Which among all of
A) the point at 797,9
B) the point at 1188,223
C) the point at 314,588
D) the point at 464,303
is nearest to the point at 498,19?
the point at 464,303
----
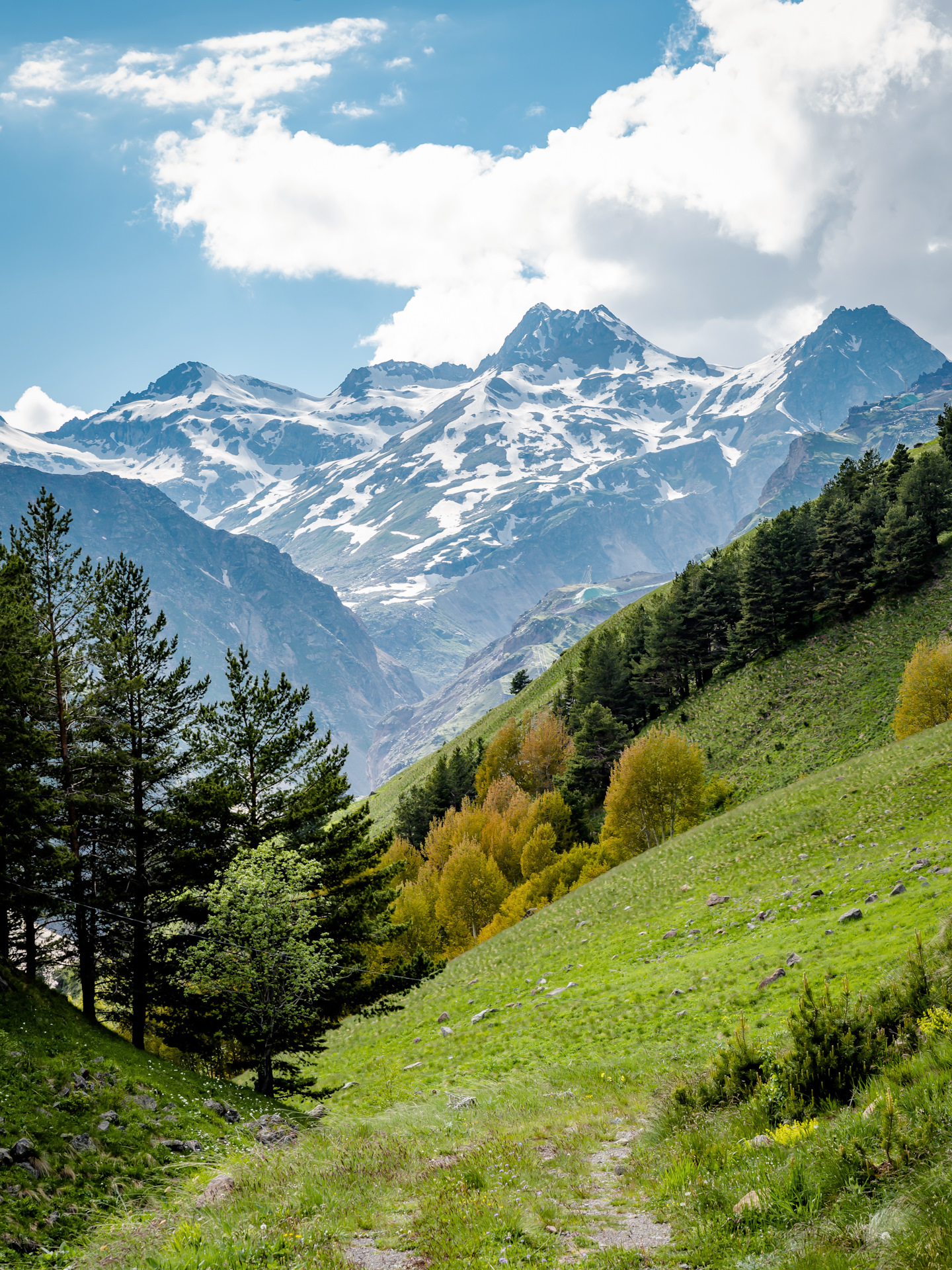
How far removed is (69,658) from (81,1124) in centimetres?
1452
----
Directive> Extract each line of the records above that contains the word "point".

Correct result>
A) the point at 797,9
B) the point at 1188,223
C) the point at 314,588
D) the point at 464,303
is nearest to the point at 498,19?
the point at 464,303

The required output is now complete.